The repeaters are great coffee drinkers and discreet chatterers, plus they are definitely habitual. Their daily presence in bars serving a good espresso and maybe having a decent croissant will be felt. It is those 200 shillings a day that, multiplied by a few hundred customers divided by seven to eight of the most frequented bars, will make themselves heard over long distances.
Even Italian restaurants will have a slight economic damage, but we think they will be able to take advantage of it to increase their self-esteem. The "repeaters" are very demanding people who, if often in Italy they don't have trouble paying a "Camogli" at the autogrill 6 euro 50, in a pizzeria in Malindi they are able to make Turkish scenes for the 500 shillings of an excellent Capricciosa.
But not only that, they must be given the best table, they must be able to choose the waiter who will serve them, the speed of the fan and their bottled wine will often taste like cork and will have to be changed, especially those with screw caps.
Joking aside, a clientele that goes out to eat for six months at least twice a week is always a good income and should of course be pampered, in every corner of the world (except Liguria...).

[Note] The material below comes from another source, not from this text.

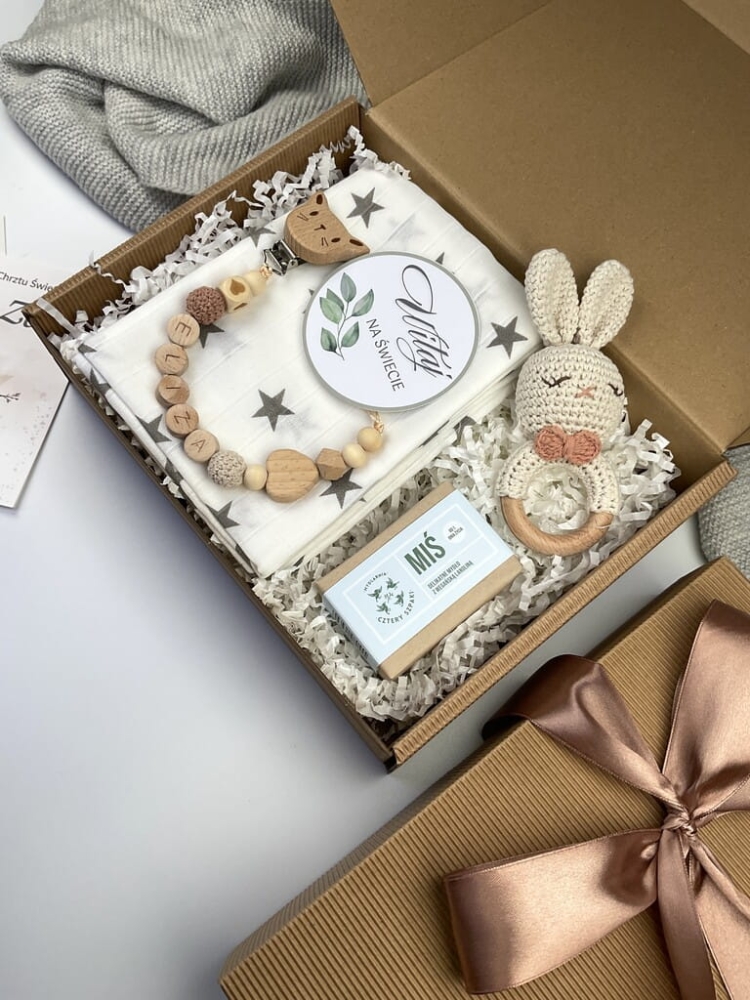 Zestaw prezentowy na chrzest dla chłopca: muślinowa pieluszka, ręcznie robiona grzechotka, zawieszka na smoczek, drewniana zawieszka z imieniem, skarpetki i personalizowana kartka.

The local supermarkets will miss it most of all, especially the Indian and Arab ones. Because spaghetti can be given up because of the local basmati rice, wine can be put before Tusker, but the palm leaf or the front page of the Daily Nation cannot compensate for toilet paper and sea water will never be a good detergent for dishes.
In terms of "informal" economy, repeaters will be missed by tuk-tuks and bajajs, who took twice as much as a local passenger on the races, houseboys and occasional cooks, heavy bag-holders, translators from Swahili to macaronic Italian, the questers who in the end took sixty shillings a day from one or the other for the quiet life, as well as, of course, students or "personal trainers".
Mosquitoes, chlorine in swimming pools, crows on palm trees, and repairers of anything ready to break down again soon will miss them.
Above all, they will miss their Africa.